The talk wasn’t recorded, but @xBarryLevine in Martech Today wrote up a very nice report on it, titled MarTech Conference: Doc Searls previews ‘customer tech’:The marketing writer/researcher has helped set up a ‘Customer Commons’ to provide some of the automated ‘contracts’ between customers and brands.

One problem we’ve had with VRM as a label is an aversion by VRM developers to using it, even as they participate in VRM gatherings and participate in our mailing list (of about 600 members). It doesn’t matter why.

It does matter that martech likes customertech, and understands it instantly. In conversations afterwards, martech folk spoke about it knowingly, without ever having encountered it before. It was like, “Of course, customertech: tech the customer has.”

I highly recommend to VRM developers that they take to it as well. I can’t think of anything that will help the cause more.

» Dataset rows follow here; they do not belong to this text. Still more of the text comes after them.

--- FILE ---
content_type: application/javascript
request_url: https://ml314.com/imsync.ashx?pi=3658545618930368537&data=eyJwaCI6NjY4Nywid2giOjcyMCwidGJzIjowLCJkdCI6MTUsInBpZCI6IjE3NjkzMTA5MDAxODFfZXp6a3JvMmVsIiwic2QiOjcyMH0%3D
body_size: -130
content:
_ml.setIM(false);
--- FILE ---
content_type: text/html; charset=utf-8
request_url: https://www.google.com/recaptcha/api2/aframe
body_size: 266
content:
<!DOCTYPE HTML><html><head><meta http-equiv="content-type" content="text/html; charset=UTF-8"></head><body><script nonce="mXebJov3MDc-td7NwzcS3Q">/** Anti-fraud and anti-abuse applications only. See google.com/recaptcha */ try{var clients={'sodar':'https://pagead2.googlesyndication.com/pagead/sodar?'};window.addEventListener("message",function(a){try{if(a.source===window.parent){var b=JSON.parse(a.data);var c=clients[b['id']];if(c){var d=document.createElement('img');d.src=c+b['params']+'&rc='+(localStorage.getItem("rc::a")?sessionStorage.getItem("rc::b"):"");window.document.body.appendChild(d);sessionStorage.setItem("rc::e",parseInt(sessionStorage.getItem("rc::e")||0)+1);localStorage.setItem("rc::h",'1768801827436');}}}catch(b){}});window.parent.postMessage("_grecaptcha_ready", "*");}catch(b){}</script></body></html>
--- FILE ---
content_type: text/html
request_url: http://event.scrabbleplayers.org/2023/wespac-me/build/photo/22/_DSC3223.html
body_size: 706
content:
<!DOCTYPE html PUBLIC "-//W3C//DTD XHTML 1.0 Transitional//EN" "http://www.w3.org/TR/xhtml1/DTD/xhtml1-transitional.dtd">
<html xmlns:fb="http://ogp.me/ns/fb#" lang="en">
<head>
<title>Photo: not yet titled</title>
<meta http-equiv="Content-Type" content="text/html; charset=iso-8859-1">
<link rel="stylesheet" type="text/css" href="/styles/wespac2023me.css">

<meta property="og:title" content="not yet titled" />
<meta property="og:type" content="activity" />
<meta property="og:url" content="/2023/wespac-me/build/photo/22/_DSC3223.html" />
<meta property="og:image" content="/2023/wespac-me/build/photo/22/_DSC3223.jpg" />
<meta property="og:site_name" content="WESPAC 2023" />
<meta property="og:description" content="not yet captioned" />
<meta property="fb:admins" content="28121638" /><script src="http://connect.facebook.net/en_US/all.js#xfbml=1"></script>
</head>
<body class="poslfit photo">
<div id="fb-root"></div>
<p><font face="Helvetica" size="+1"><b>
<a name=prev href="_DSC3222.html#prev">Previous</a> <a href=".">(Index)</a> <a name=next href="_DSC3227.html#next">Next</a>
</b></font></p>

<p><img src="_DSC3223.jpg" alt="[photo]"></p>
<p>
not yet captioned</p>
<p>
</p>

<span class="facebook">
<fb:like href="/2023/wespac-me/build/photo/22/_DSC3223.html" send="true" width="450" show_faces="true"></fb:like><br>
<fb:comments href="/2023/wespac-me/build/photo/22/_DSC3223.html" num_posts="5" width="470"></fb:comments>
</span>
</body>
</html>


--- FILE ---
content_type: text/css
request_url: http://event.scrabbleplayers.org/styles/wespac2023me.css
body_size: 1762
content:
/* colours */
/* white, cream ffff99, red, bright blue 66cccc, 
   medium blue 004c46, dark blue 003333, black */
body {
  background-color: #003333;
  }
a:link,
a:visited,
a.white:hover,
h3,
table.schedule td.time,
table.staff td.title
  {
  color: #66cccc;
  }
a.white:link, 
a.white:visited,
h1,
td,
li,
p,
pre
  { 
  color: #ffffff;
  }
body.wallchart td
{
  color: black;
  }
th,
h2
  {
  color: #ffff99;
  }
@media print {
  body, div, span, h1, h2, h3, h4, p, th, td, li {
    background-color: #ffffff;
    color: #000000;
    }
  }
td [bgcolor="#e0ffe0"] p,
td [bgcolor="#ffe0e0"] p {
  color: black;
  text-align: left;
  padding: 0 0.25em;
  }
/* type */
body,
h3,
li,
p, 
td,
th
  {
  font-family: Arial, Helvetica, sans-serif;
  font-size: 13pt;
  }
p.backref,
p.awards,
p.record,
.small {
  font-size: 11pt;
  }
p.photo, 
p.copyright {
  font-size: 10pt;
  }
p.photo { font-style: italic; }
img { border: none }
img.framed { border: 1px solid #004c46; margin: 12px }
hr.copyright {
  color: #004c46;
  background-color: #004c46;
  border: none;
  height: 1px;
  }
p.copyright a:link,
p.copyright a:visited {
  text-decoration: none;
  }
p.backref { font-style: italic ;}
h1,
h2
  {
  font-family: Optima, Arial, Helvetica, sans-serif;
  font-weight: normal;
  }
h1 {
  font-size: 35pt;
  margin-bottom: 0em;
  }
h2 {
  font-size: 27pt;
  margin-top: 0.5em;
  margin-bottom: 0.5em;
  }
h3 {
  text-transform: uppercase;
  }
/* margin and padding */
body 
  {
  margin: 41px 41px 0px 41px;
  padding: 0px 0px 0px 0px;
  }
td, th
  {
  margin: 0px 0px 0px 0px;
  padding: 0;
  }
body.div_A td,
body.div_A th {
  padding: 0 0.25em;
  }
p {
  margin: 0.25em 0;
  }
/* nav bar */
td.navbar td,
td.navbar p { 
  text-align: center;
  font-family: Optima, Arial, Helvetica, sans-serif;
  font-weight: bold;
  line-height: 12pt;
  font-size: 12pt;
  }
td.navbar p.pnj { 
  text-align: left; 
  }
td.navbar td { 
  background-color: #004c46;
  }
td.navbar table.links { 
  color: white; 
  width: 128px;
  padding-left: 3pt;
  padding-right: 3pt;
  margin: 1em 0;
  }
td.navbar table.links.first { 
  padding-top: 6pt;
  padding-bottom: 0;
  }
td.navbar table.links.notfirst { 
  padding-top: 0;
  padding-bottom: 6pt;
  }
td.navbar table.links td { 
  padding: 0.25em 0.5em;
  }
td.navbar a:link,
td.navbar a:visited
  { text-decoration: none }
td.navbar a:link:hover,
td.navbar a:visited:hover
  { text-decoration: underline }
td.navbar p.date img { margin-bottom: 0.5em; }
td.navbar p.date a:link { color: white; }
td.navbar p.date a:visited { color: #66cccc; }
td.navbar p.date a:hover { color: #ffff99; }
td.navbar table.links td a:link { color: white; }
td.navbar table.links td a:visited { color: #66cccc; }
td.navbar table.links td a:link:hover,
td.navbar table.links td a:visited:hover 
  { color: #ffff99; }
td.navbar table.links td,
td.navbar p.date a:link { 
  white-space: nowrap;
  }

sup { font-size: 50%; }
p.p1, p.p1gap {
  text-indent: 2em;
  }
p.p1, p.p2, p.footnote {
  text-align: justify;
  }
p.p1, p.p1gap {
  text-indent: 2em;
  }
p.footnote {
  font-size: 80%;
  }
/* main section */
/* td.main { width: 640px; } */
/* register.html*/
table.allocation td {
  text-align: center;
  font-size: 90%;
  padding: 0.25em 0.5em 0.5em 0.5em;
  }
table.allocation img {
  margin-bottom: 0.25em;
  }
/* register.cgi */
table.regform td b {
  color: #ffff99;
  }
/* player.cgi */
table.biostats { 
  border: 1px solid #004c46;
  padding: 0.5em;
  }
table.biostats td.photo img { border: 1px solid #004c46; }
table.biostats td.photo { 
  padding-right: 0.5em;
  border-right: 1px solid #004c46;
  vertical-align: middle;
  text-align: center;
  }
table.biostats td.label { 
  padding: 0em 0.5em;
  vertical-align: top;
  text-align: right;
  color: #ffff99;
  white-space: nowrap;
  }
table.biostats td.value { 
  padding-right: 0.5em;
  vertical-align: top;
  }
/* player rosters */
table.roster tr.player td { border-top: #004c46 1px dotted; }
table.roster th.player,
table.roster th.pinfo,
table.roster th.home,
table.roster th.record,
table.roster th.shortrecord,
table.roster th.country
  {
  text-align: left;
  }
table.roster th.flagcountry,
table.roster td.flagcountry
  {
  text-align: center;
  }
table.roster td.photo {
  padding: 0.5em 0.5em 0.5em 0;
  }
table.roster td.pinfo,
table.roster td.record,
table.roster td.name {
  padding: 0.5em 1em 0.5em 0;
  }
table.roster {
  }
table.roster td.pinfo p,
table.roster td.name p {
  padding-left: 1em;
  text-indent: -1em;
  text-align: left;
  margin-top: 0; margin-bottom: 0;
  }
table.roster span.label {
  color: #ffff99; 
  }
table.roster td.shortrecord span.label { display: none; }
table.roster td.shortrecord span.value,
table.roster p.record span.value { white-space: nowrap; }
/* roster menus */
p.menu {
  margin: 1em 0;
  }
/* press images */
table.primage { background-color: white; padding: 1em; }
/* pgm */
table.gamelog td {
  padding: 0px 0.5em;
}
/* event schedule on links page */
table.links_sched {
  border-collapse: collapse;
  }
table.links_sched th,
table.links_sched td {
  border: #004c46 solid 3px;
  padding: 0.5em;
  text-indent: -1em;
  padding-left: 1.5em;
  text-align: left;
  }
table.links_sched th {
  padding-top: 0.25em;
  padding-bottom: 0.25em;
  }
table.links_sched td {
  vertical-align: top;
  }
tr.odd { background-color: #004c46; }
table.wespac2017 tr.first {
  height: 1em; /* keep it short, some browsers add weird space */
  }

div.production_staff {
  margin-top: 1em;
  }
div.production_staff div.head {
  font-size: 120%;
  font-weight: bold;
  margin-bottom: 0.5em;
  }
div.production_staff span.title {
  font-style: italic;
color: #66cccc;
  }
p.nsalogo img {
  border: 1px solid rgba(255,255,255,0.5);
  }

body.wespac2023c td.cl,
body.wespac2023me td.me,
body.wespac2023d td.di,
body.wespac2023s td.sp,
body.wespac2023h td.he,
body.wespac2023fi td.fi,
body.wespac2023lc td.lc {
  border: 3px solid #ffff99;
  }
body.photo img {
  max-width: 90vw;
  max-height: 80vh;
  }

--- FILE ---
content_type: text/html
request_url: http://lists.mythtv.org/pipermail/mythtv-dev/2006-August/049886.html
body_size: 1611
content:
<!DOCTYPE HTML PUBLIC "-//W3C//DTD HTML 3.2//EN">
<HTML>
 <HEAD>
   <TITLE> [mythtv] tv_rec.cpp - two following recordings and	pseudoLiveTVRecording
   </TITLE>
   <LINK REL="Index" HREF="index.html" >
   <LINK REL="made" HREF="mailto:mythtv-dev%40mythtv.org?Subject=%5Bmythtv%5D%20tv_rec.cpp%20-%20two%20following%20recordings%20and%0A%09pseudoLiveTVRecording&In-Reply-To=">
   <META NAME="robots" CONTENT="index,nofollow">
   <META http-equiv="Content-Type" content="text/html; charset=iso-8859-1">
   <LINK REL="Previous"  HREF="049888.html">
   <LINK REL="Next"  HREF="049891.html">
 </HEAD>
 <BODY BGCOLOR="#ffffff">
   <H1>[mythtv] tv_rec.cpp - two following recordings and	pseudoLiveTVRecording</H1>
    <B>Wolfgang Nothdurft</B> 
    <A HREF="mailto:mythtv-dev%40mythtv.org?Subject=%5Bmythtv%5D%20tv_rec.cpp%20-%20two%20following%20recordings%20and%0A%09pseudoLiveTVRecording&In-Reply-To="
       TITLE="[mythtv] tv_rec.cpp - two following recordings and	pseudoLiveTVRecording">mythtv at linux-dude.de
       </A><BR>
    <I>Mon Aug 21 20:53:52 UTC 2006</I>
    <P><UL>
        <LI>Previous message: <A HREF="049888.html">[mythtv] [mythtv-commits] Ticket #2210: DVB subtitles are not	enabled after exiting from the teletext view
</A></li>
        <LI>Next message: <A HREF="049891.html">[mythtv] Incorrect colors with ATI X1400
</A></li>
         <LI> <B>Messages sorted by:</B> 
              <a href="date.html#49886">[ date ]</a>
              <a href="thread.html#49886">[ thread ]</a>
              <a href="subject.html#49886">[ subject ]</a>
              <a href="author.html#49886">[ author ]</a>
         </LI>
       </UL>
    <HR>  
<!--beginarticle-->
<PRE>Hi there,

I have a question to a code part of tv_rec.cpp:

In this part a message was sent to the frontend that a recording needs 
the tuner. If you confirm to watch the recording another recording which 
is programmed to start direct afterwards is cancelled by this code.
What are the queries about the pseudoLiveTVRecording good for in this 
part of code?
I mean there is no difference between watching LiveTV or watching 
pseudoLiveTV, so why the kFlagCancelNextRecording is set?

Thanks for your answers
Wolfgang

The word alone should also suggest a symbol or an illustration better than VRM ever did.

This doesn’t mean, by the way, that we are retiring VRM, since Vendor Relationship Management earned its Wikipedia entry (at that link), and is one of the most important things customertech can do.

Look at it this way: VRM is one of the many things customertech can do.

Meanwhile, a hat tip to Hugh MacLeod of Gapingvoid for the image above. He drew it for a project we both worked on, way back in ’04.